§ TASK TO COMPLETE:
After locating "İtalya 'nın Ischia", return its line and all lines that follow through the end of the listing below, exactly; leave out pictures.

§ SUPPLIED MATERIAL:
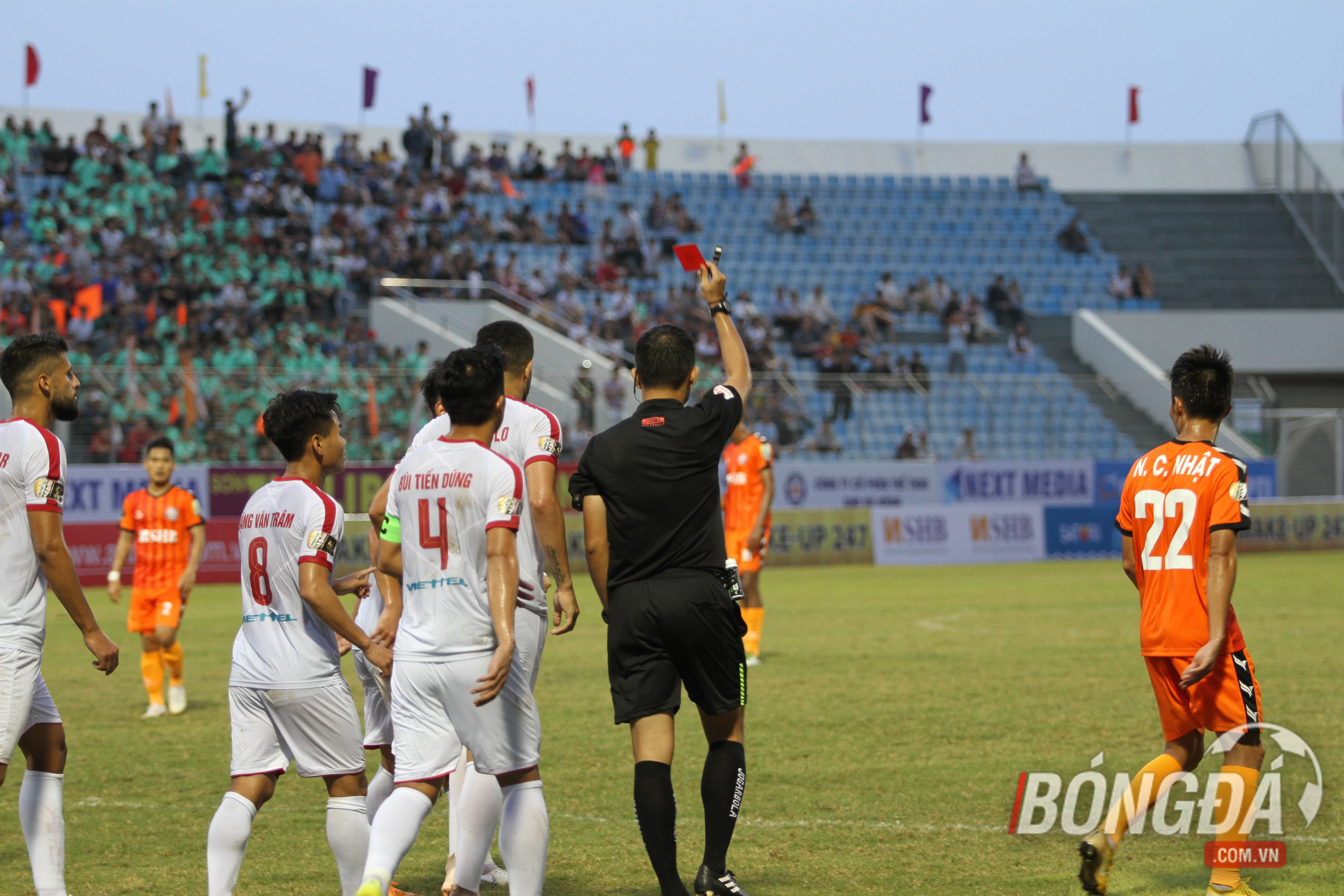 Quế Ngọc Hải nhận thẻ đỏ, Viettel thảm bại trong ngày trở lại V-League - Bóng Đá
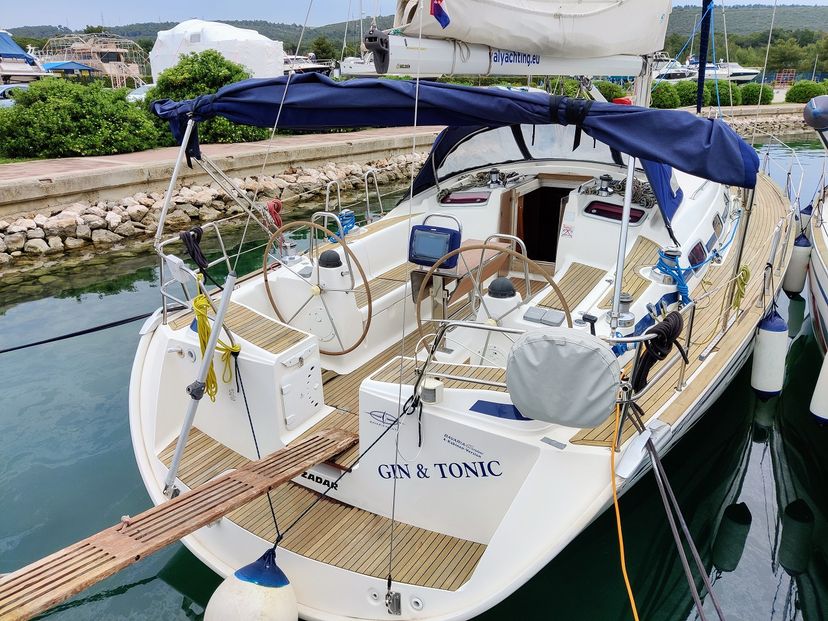 Bavaria Yachtbau 47 CRUISER Gin & Tonic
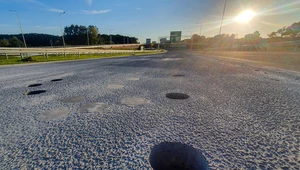 Badania polegają na wykonaniu odwiertów w betonowej nawierzchni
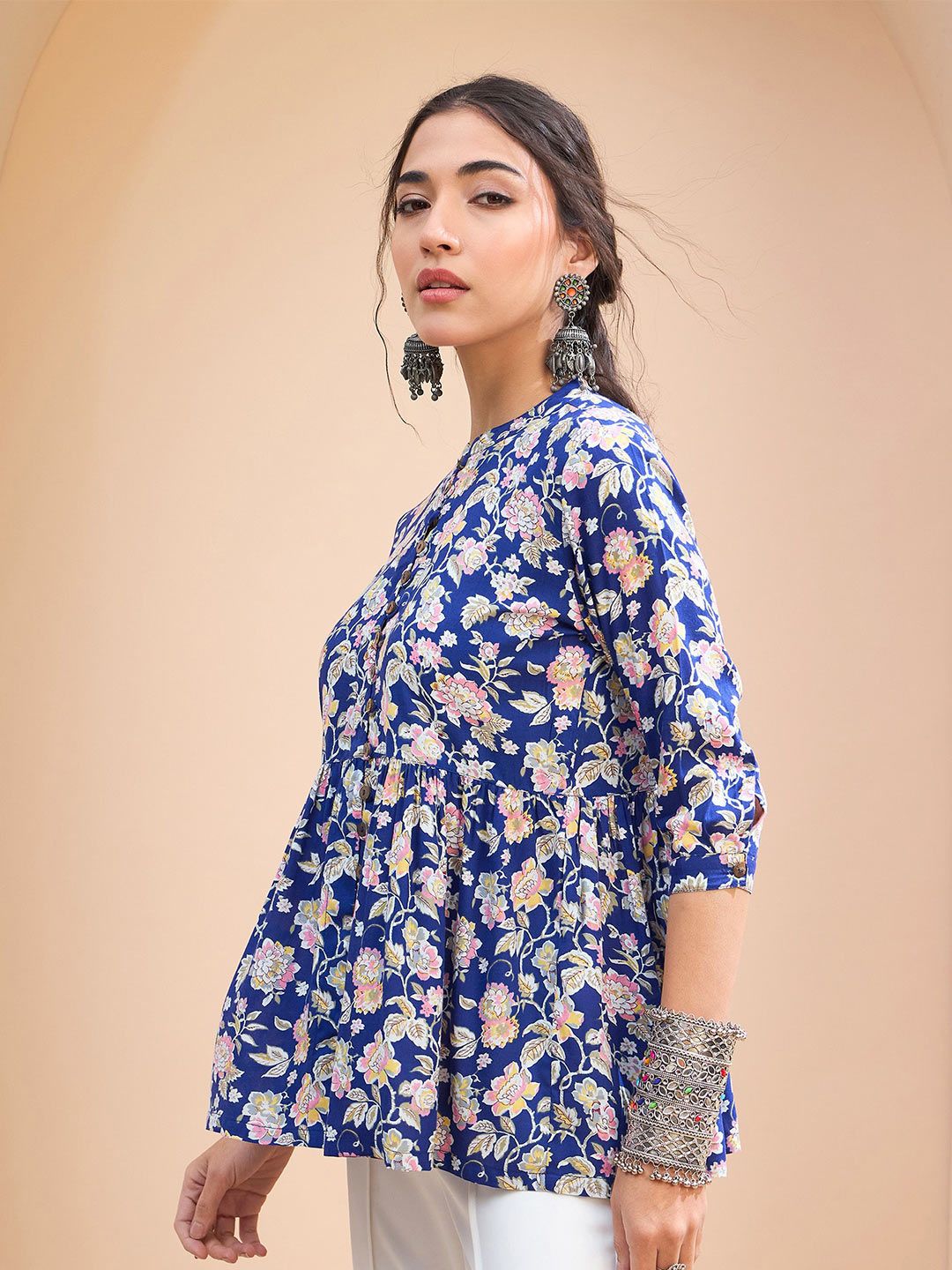 Shae by SASSAFRAS Floral Printed Pleated Kurti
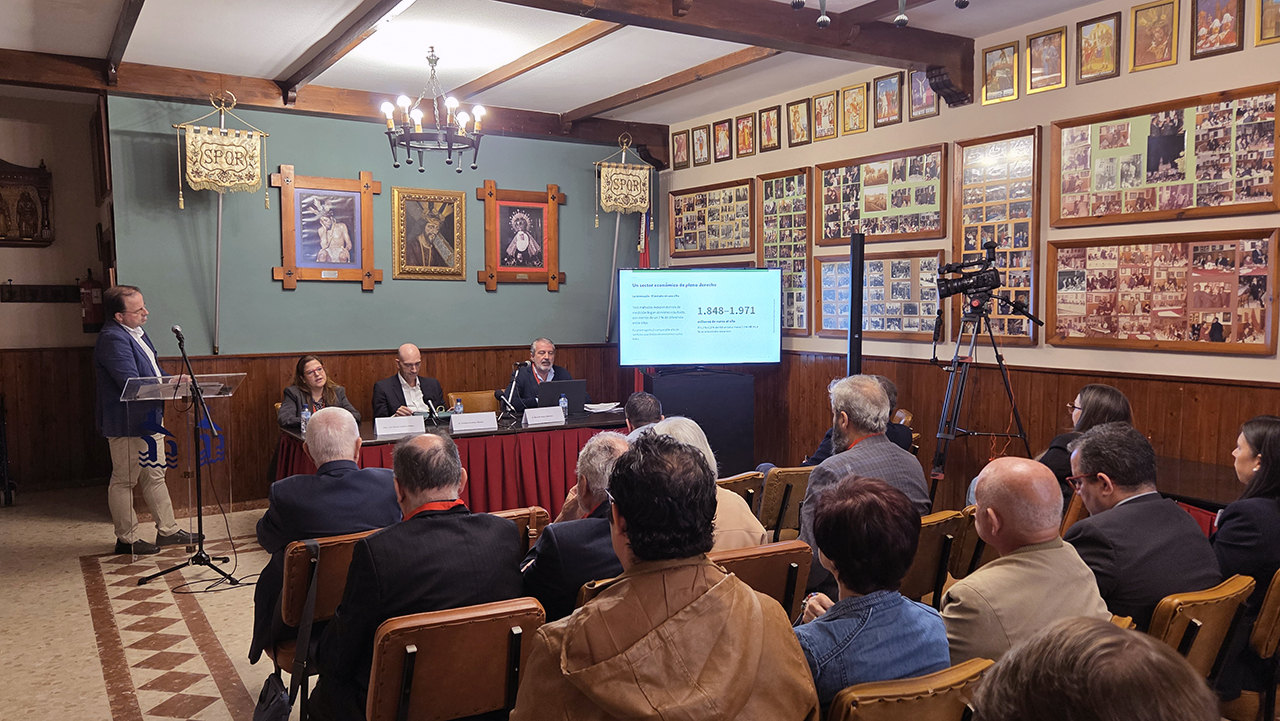 Más de 2,5 millones de andaluces asisten con frecuencia a celebraciones ...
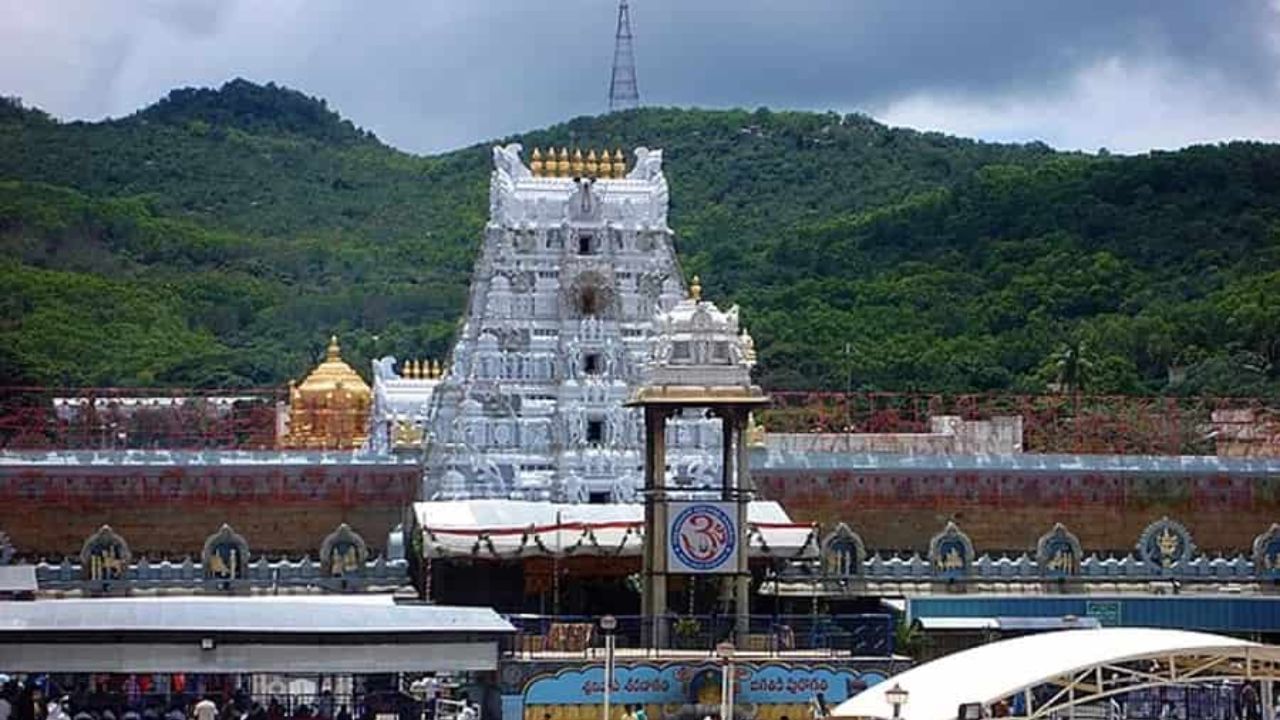 Tirupati Balaji Mandir : તમને જણાવી દઈએ કે સપ્ટેમ્બર 2024માં આ મંદિરને લઈને આવા સમાચાર સામે આવ્યા હતા, જે ખૂબ ચર્ચાનો વિષય બન્યો હતો. અને આ વખતે તિરુપતિ બાલાજી મંદિરના સમાચારમાં રહેવાનું સૌથી મોટું અને ખાસ કારણ મંદિરમાં ઉપલબ્ધ પ્રસાદ એટલે કે તિરુપતિના પ્રખ્યાત લાડુ પ્રસાદનું હતું. અહીં પ્રસાદ તરીકે ચઢાવવામાં આવતા મોટા લાડુને ધાર્મિક રીતે ખૂબ જ શુભ માનવામાં આવે છે, પરંતુ આ વર્ષે લાડુમાં ભેળસેળના સમાચારે સૌને ચોંકાવી દીધા હતા.
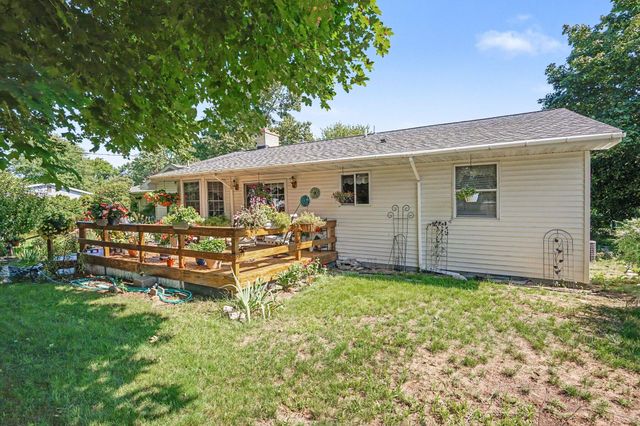 16261 Gierman Drive, Spring Lake, MI 49456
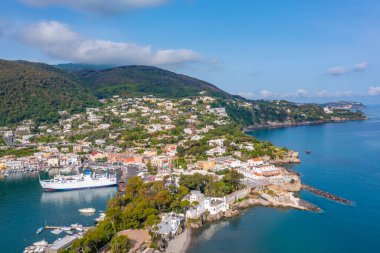 İtalya 'nın Ischia adasındaki Porto d' Ischia şehrinin hava manzarası..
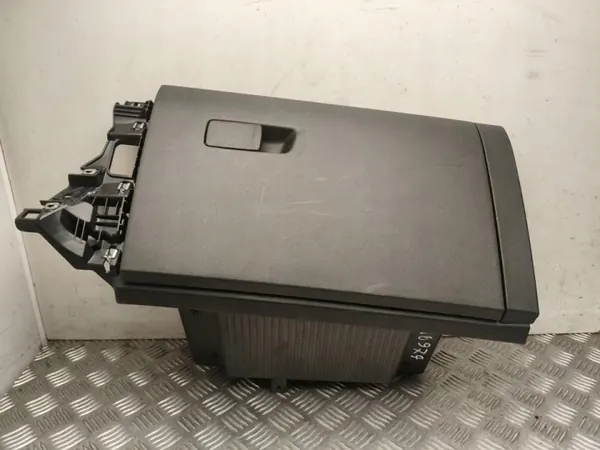 Handskfack Renault Kangoo III OEM T0545361 - Begagnad image 2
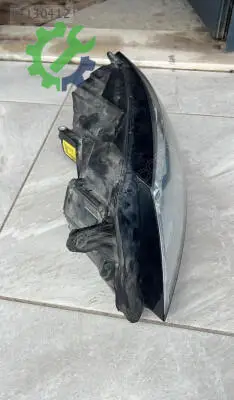 Volkswagen Passat Far çıkma parça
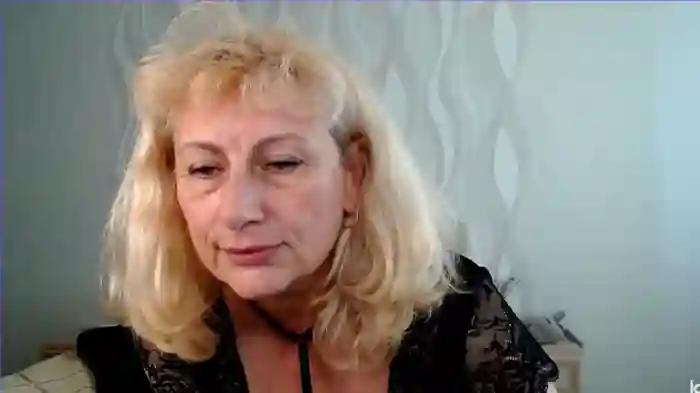 2025/09/06/stripchat-riley_annet-08-13-33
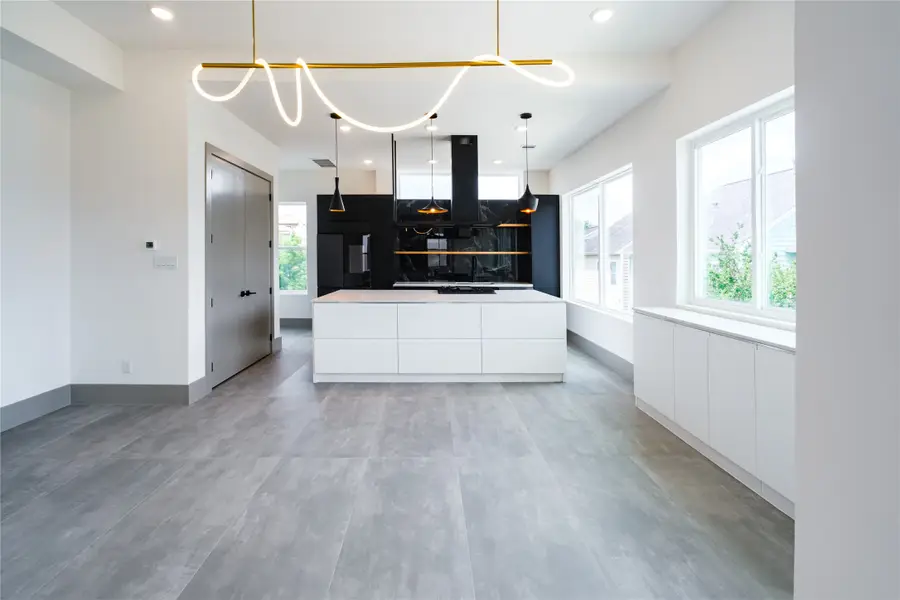 1051 W 15th 1/2 Street, Houston, TX 77008 - Image #2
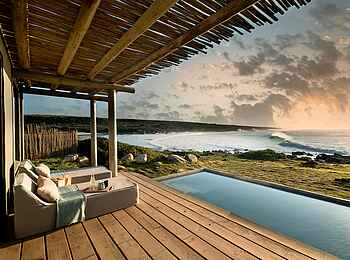 GweGwe Beach Lodge: Privater Pool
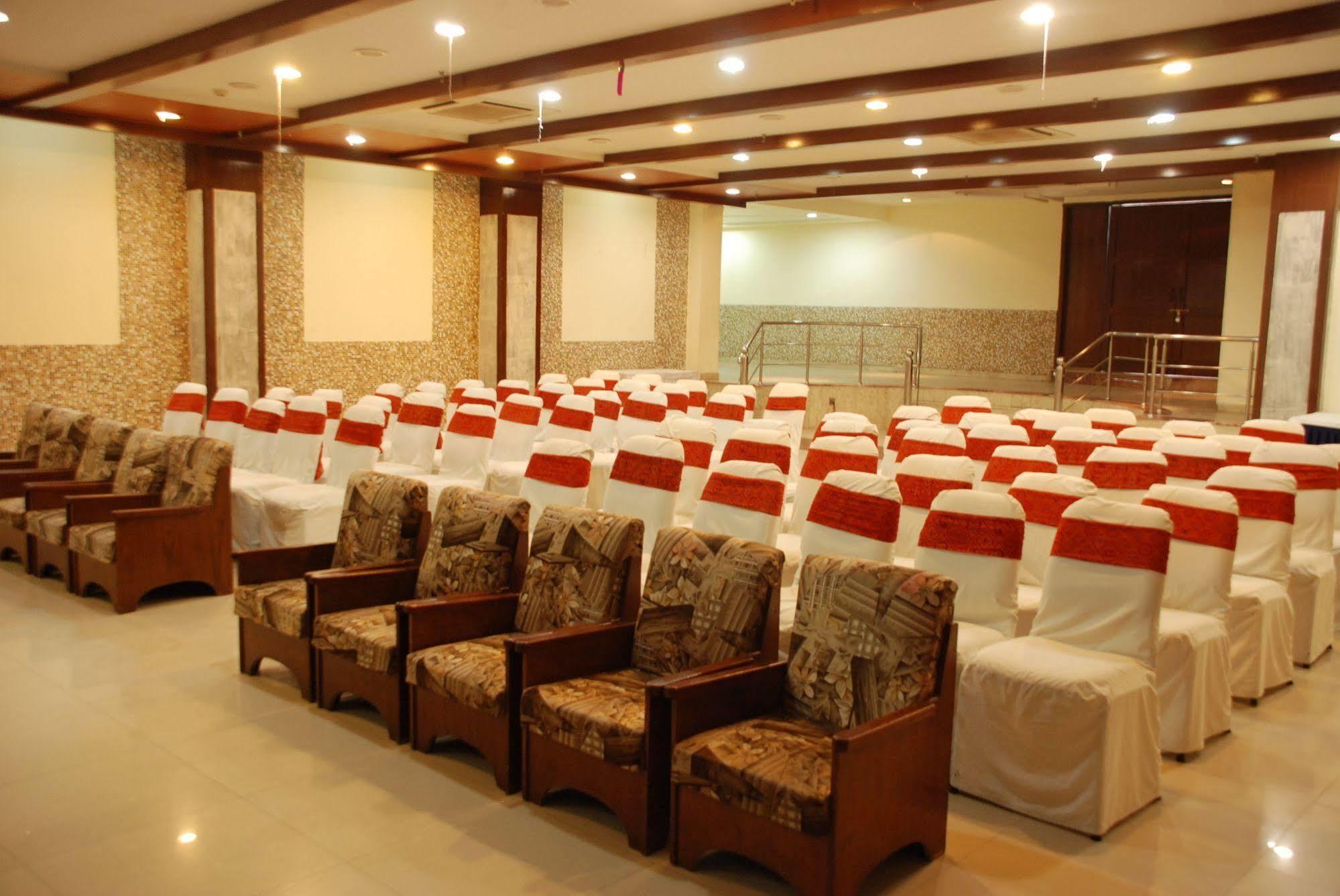 Hotel Ganga Ratan Agra  Dış mekan fotoğraf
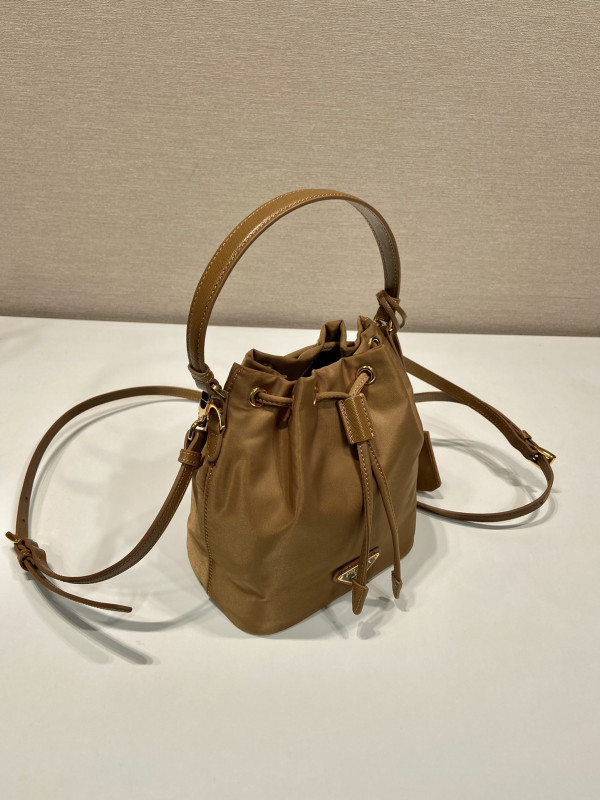 Pra*a bucket bag-15.5*19.5*10cm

§ ANSWER TO THIS EXERCISE:
 İtalya 'nın Ischia adasındaki Porto d' Ischia şehrinin hava manzarası..
 Handskfack Renault Kangoo III OEM T0545361 - Begagnad image 2
 Volkswagen Passat Far çıkma parça
 2025/09/06/stripchat-riley_annet-08-13-33
 1051 W 15th 1/2 Street, Houston, TX 77008 - Image #2
 GweGwe Beach Lodge: Privater Pool
 Hotel Ganga Ratan Agra  Dış mekan fotoğraf
 Pra*a bucket bag-15.5*19.5*10cm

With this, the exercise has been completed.